- _About this task_: Reproduce the records precisely. Omit every picture.

☆ ☆ ☆ ☆ ☆ ☆ ☆

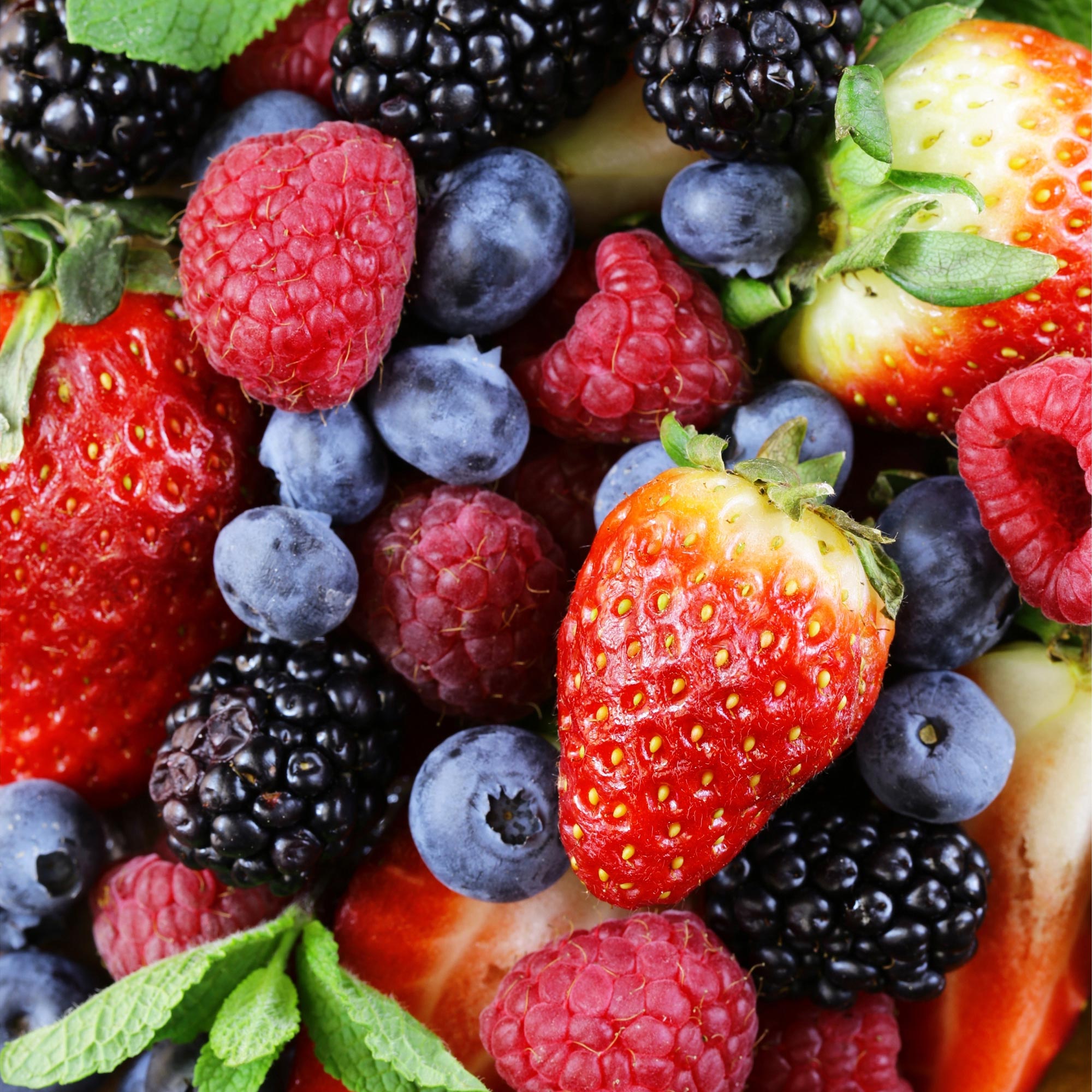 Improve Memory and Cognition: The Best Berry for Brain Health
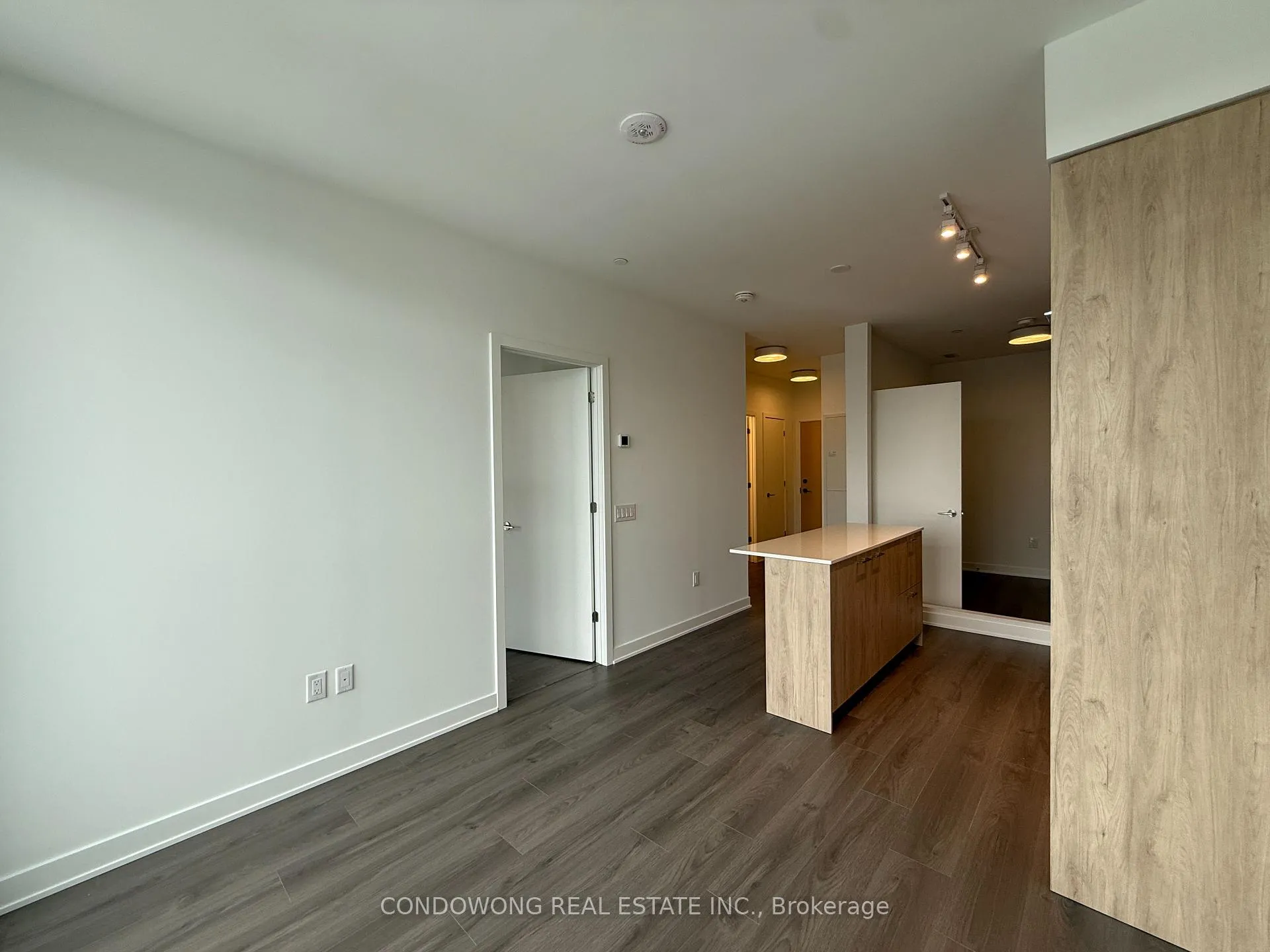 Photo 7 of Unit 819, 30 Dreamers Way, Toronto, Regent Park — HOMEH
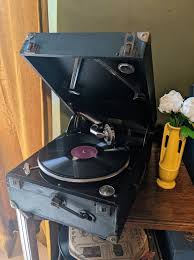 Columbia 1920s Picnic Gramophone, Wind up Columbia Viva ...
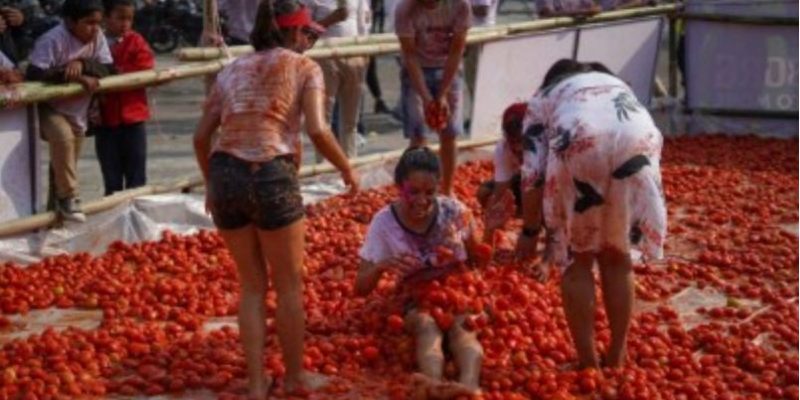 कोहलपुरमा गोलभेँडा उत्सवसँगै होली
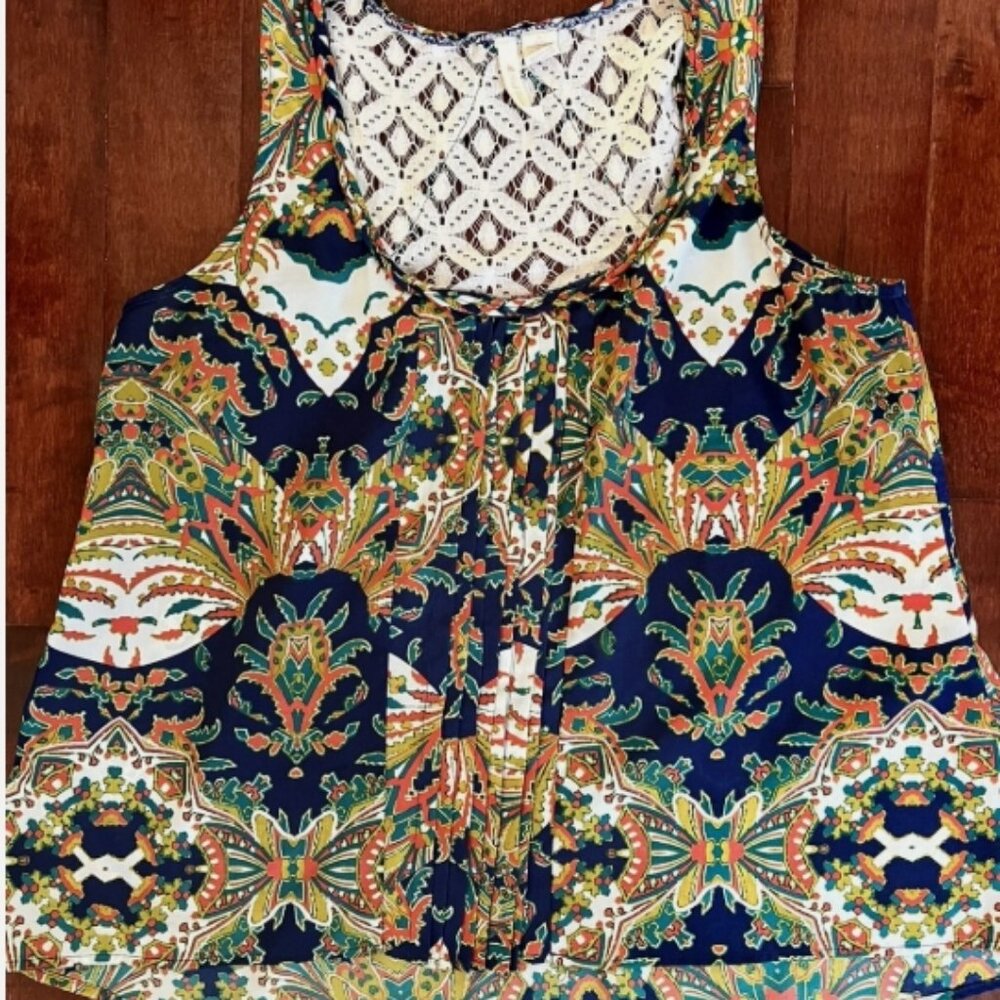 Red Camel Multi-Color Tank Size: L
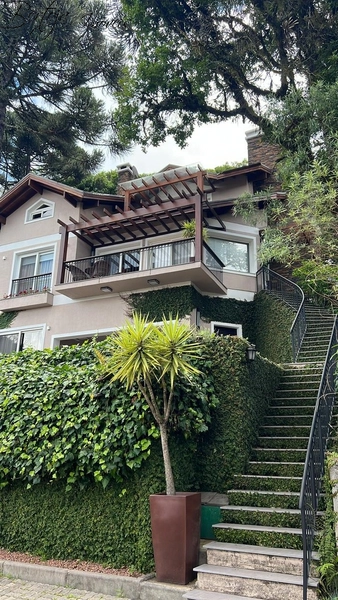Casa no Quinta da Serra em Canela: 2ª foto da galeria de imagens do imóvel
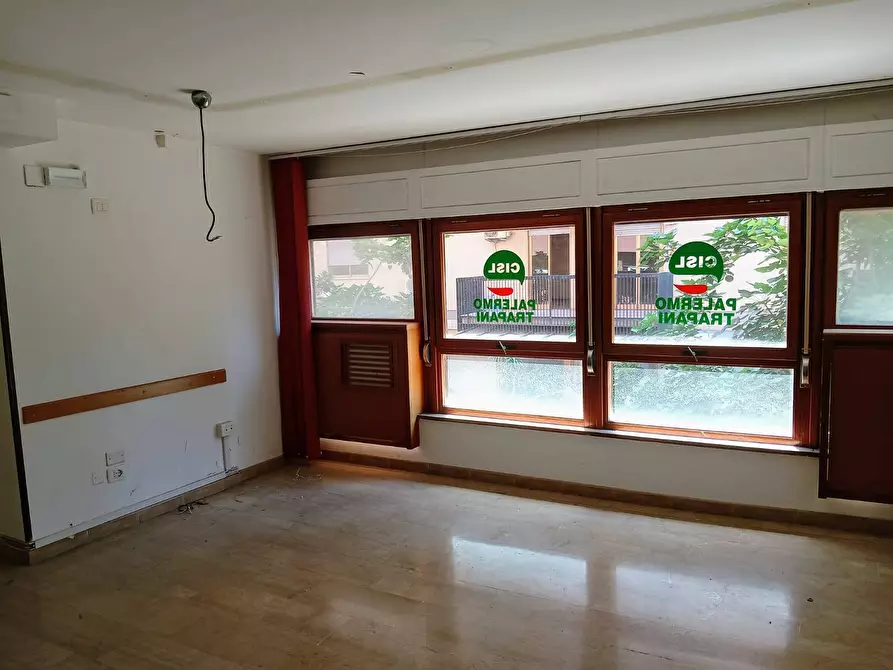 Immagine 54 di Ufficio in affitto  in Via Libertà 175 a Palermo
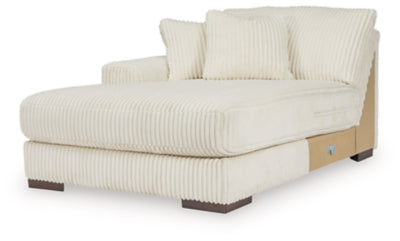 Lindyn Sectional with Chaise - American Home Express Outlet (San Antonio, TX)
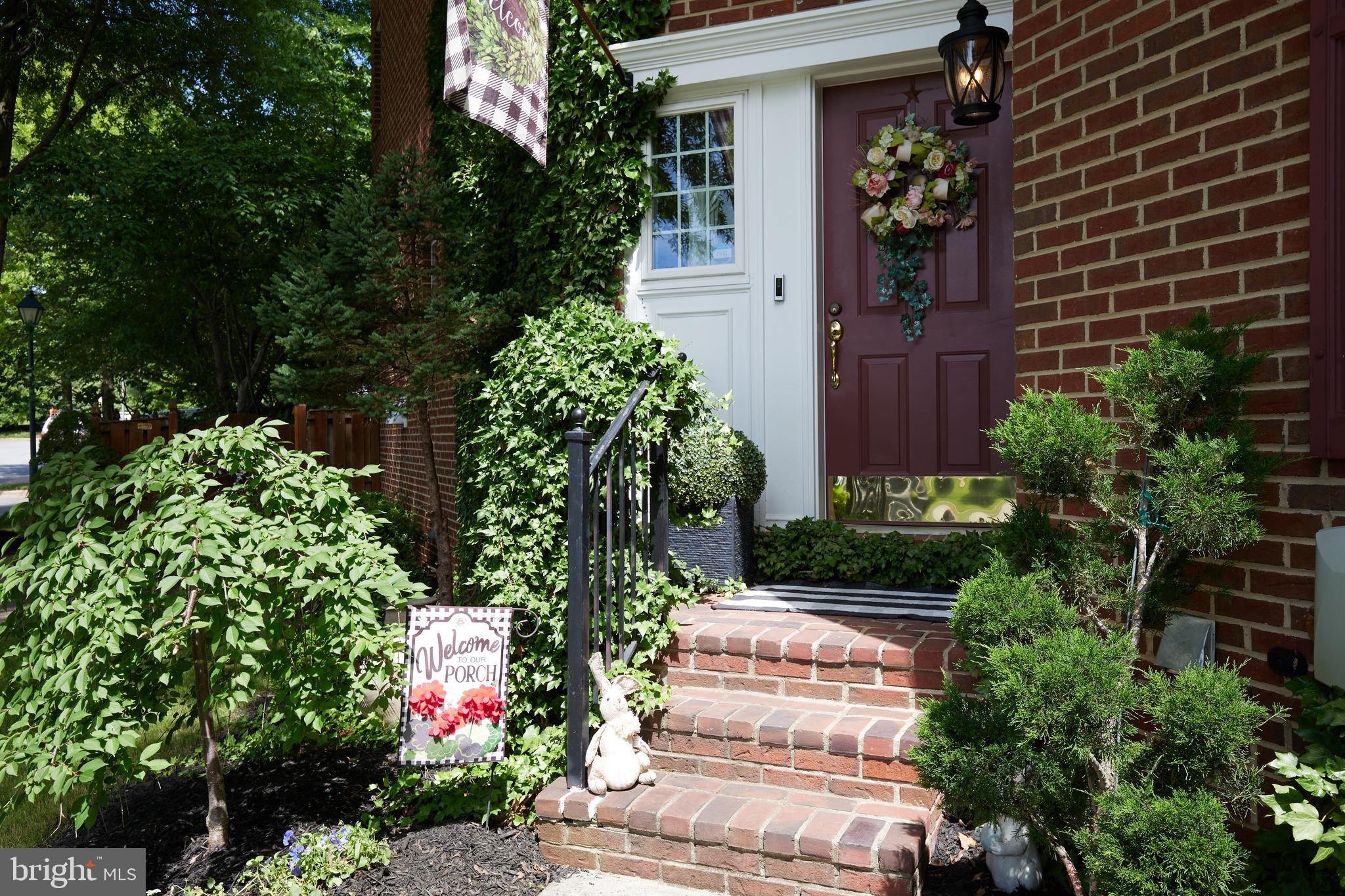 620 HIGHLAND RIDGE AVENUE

☆ ☆ ☆ ☆ ☆ ☆ ☆

- _Answer space_:
 Improve Memory and Cognition: The Best Berry for Brain Health
 Photo 7 of Unit 819, 30 Dreamers Way, Toronto, Regent Park — HOMEH
 Columbia 1920s Picnic Gramophone, Wind up Columbia Viva ...
 कोहलपुरमा गोलभेँडा उत्सवसँगै होली
 Red Camel Multi-Color Tank Size: L
Casa no Quinta da Serra em Canela: 2ª foto da galeria de imagens do imóvel
 Immagine 54 di Ufficio in affitto  in Via Libertà 175 a Palermo
 Lindyn Sectional with Chaise - American Home Express Outlet (San Antonio, TX)
 620 HIGHLAND RIDGE AVENUE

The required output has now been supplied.